English actor (born 1972)

Jake Dylan Wood (born 12 July 1972) is a British actor and podcaster from Westminster, known for his role as Max Branning in the BBC soap opera EastEnders. He has also made guest appearances in series including Only Fools and Horses and Red Dwarf. In 2014, Wood competed on BBC's Strictly Come Dancing alongside professional dancer Janette Manrara. In the United States, he is known as the voice of the GEICO gecko in a series of television adverts for the American insurance company GEICO. In 2018, he began co-hosting Pound for Pound, a boxing podcast with Spencer Oliver.

==Early life==
Wood was born in Westminster, London, to an English father and a French mother. He attended City of London Academy Highbury Grove and trained as an actor at the Anna Scher Drama School in Islington, North London.

==Career==
His first acting role was in the 1984 television series The Gentle Touch. He has since appeared in several television series including May to December, Minder, Only Fools and Horses, Nightingales, Murder in Mind, Press Gang, London's Burning, Casualty, In Deep, Sean's Show, Inspector Morse Driven to Distraction 1989, One Foot in the Grave, Red Dwarf, A Touch of Frost, The Bill, Le Café des Rêves, Sea of Souls, Doc Martin and The Thin Blue Line. He has appeared in the films Flesh and Blood (1985) with Rutger Hauer and Jennifer Jason Leigh, Crimetime (1996) with Stephen Baldwin, Tube Tales (1999), The Aryan Couple (2004) and The Illusionist (2006) opposite Edward Norton. Wood starred in the 1989 Yellow pages TV advert, entitled "Party Party", and is the voice of the GEICO gecko advertisements on American television. Wood also featured alongside Cobent CTO and ex-Metal Hammer journalist Tony Dillon as part of a team presenting Click, a computer games magazine on video in the early 1990s. In 1989, Wood appeared in Only Fools and Horses as an assistant for Rodney Trotter (Nicholas Lyndhurst), in the episode The Jolly Boys' Outing. In the 8th series of Red Dwarf he played Kill Crazy, a prison inmate. Wood also played the eldest son, Dougie, in sitcom family The Wilsons.

In 1990, Wood portrayed the role of Jackson for two episodes in the BBC soap opera EastEnders, a minor character who met Diane Butcher (Sophie Lawrence) while she was sleeping rough on the streets of London. Wood was later cast to play the regular character Max Branning from June 2006 to February 2021. In 2014, Wood took part in the 12th series of Strictly Come Dancing.

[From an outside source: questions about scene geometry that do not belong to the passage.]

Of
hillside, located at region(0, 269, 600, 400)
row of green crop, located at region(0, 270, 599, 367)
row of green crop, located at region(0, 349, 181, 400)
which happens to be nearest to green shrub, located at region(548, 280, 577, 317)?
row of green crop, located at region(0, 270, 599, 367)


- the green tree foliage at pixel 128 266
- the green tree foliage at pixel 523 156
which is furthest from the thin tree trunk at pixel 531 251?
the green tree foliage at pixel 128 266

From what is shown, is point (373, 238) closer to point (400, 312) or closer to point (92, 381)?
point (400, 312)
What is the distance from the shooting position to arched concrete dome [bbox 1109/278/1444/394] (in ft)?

He was partnered with Janette Manrara, reaching the semi-final. In May 2015, Wood announced that he would be taking a year-long break from EastEnders. Wood said "I have been at EastEnders for nine years and I feel the time is right to give Max a break. It won't be for too long as I shall be back next year to see Max face another chapter of drama."

In January 2018, Wood started hosting a boxing podcast, Pound for Pound, with Spencer Oliver. In September 2020, it was announced that Wood would be departing from the cast of EastEnders after fifteen years in the role, with Max being written out as part of an "explosive exit". His departure aired on 19 February 2021.

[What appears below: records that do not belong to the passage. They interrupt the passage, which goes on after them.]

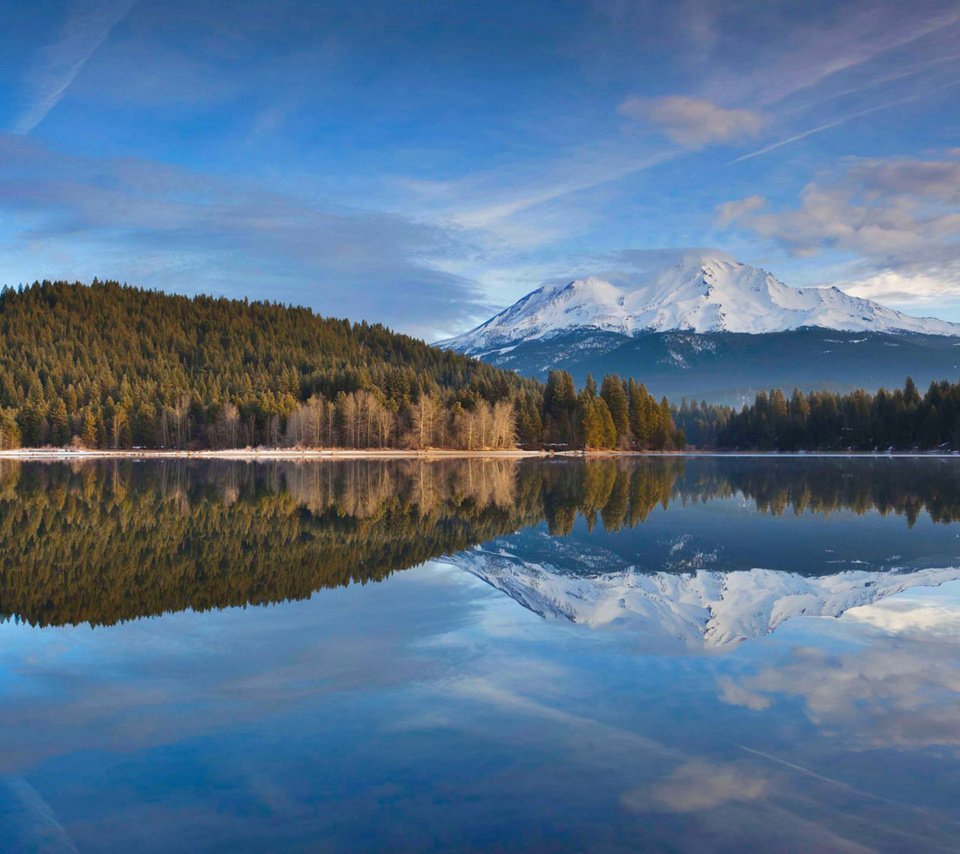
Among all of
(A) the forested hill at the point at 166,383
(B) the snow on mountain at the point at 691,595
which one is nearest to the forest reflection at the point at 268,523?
(B) the snow on mountain at the point at 691,595

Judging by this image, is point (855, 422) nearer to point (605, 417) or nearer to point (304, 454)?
point (605, 417)

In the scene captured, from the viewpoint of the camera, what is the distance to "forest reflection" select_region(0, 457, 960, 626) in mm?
16906

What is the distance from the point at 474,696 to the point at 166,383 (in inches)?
5898

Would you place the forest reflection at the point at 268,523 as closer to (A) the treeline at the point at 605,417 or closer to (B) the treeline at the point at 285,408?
(B) the treeline at the point at 285,408

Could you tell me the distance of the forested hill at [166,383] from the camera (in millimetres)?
132750

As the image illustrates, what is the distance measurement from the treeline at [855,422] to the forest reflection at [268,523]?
87786 millimetres

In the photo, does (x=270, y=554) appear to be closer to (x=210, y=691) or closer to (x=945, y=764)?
(x=210, y=691)

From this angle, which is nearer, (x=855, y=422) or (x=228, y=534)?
(x=228, y=534)

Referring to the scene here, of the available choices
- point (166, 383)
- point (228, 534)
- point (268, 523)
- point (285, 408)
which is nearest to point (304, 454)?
point (285, 408)

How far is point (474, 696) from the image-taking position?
10.4 meters

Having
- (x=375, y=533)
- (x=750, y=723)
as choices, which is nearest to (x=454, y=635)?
(x=750, y=723)

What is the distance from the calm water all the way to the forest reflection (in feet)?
0.63

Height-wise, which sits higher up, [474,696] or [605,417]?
[605,417]

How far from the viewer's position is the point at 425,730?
9.09 metres
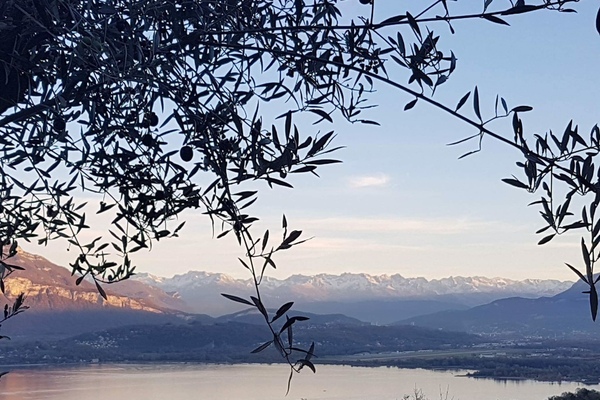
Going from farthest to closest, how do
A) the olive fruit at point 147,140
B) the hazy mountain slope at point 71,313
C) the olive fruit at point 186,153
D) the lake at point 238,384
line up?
the hazy mountain slope at point 71,313
the lake at point 238,384
the olive fruit at point 147,140
the olive fruit at point 186,153

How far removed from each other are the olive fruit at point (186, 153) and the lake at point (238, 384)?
24.0 metres

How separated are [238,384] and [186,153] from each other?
31.4 meters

In July 2025, it was announced that Wood would be returning to EastEnders as Max. His return scenes aired on 3 September.

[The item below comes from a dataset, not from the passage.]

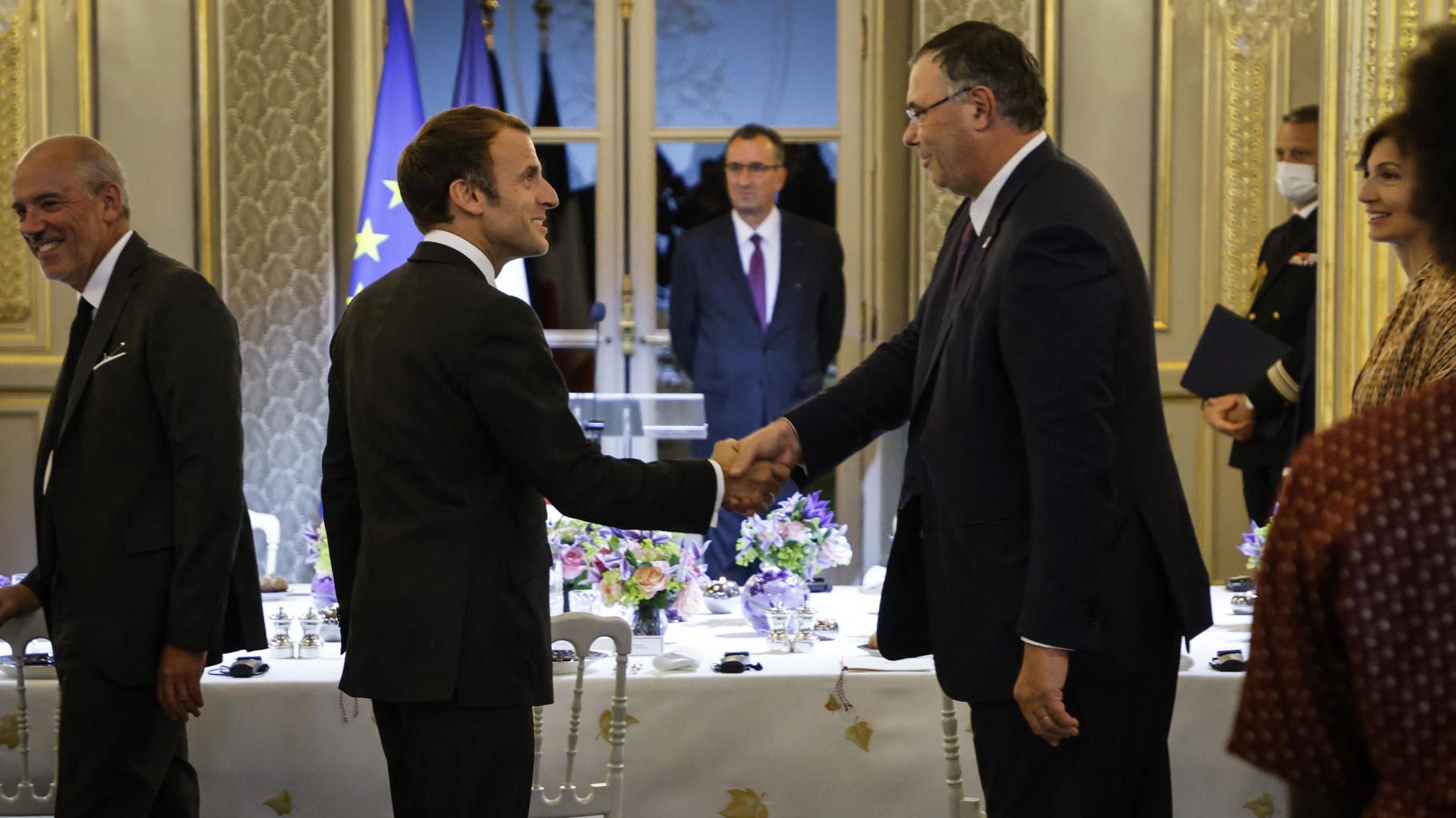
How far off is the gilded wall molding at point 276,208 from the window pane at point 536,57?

In December 2025 he appeared as himself in The Celebrity Apprentice in aid of Children in Need.

==Personal life==
Wood is a fan of Arsenal and took part in the 2007 Great North Run. He lives in Hertfordshire with his wife, Alison, whom he married in 2001, and their two children.

In 2019, he ran the London Marathon with some of his EastEnders cast members for a dementia campaign in honour of Barbara Windsor.